Target ceased trading last Monday, and two provisional liquidators, Stephen Tennant and Michael McAteer of accountancy firm Grant Thortnon, were appointed to it on Wednesday.
In a statement this evening, Masterlink Logistics confirm it had reached agreement with the liquidators over the remaining goodwill of the company.
"As a result, Masterlink Logistics will be seeking to re-employ as many of the former Target Express staff as possible. It is not possible to indicate exactly how many jobs will be restored at this point in time, as this will necessarily be dependent on customer support for the former Target Express business," the company said.
Stating it would be seeking to restore as many of the jobs lost this week as possible, Masterlink said it would be in "immediate contact" with Target's key customers to appeal to them to reinstate their business.
Earlier this evening, Rossa Fanning, for the liquidators, said they wanted permission to complete "within hours" the sale of the compay to Masterlink Logistics, based in Blanchardstown.
Mr Fanning said Masterlink had offered to buy the goodwill; intellectual property rights, including the business name; and customer list of Target.
A certain consideration was being offered, plus a percentage of any monies received by Masterlink as a result of having the customer list, counsel said. The amount of the consideration was not diclosed.
Mr Fanning said the percentage to be paid from benefits of the customer list - which was also not disclosed - may appear small but had to be seen in the context of the narrow profit margins available in the haulage business.
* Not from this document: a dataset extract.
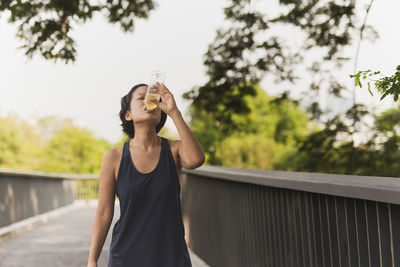 Woman drinking energy drink after jogging in the park.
Counsel said another offer had been received by the liquidators but that they considered it infererior to the offer by Masterlink.
Mr Justice Roderick Muprhy said he would extend the powers of the liquidators to allow them effect the sale.
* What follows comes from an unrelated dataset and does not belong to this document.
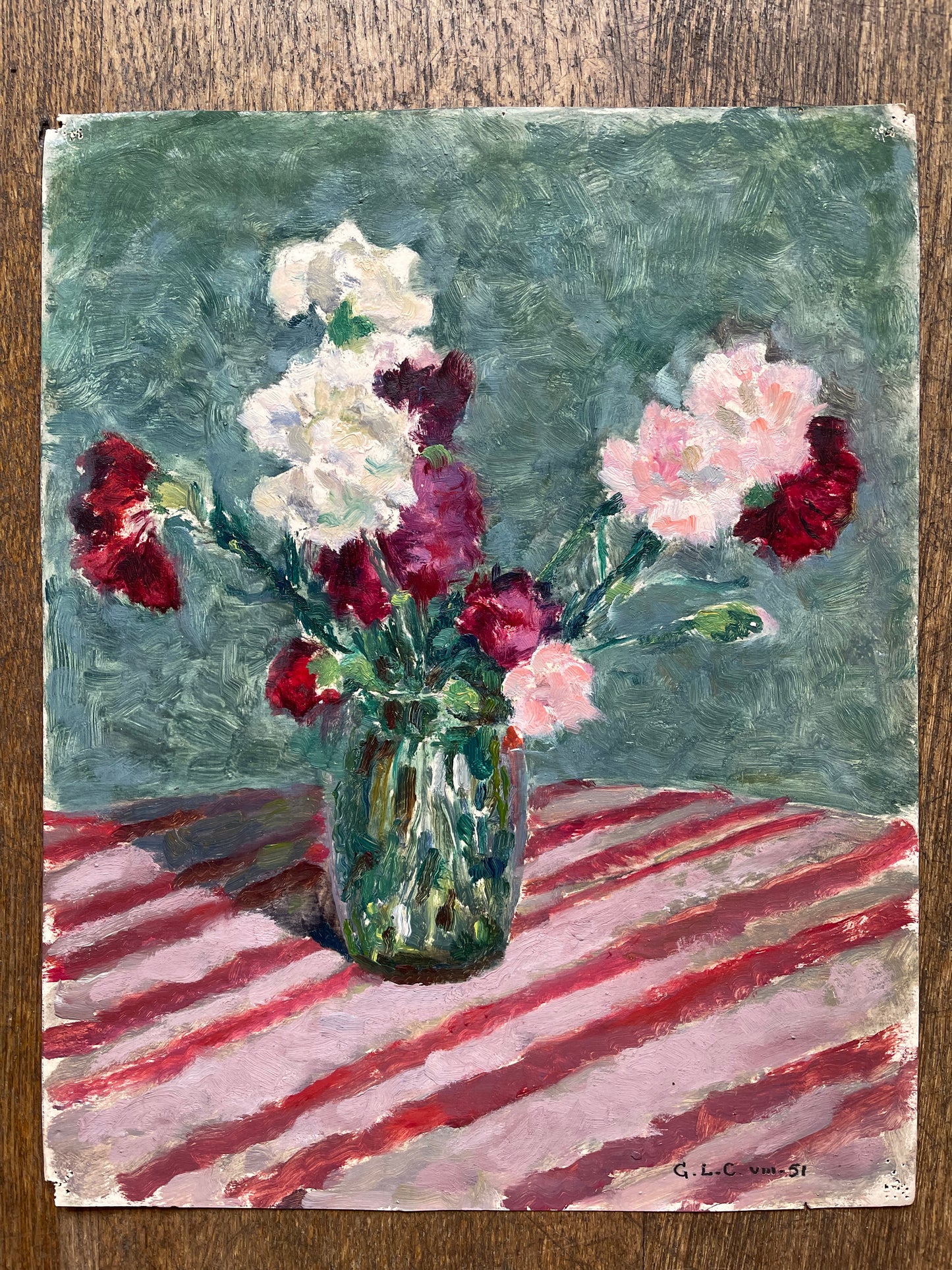 CARNATIONS IN A GREEN VASE ON A PINK STRIPED TABLECLOTH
Earlier, Mr Fanning said the proposed sale did not include any fixed assets. Target did not own premises, and while it had a fleet of vehicles, some of these were subject to hire-purchase agreements. Under the proposed sale, Masterlink would have the right to purchase vehicles if it chose to do so.
The difficulty was that time was ticking on and the liquidators were anxious to retain as much of the company's trade and goodwill as possible, he said. Masterlink had committed to re-employing as many staff as possible but that was dependent on how much of Target's business it could secure. The more business Masterlink could get, the more jobs would be saved, the court was told.
The liqidators believed this deal was the best that could be secured in the marketplace and that it offered the best prospect of securing the business and employment, he said. There was "a certain amount of hope" in the proposed transaction as there was no certainty what return would be secured. There was no viable alternative, he added.
Mr Fanning also said the liquidators believed the company's creditors would agree to the sale. The deal was contingent on that agreement and on the court granting the liquidators the necessary powers, he said.
Target had ceased trading after the Revenue Commissioner, owed some €600,000 in social insurance contributions and PAYE deducted from workers' pay, took the exceptional step of ordering Target’s three largest customers and its bank to forward directly to the tax authorities money due to the company.
It is thought Target owes €5 million to its single biggest creditor, British-based Close Brothers, an invoice-discounting specialist.
Bank of Scotland appointed Brian Murphy and Michael Jennings as administrators to Farnley Investments, Target's Northern Ireland property-holding company.
Jim Hamilton is receiver of ASDA, its Republic of Ireland property company.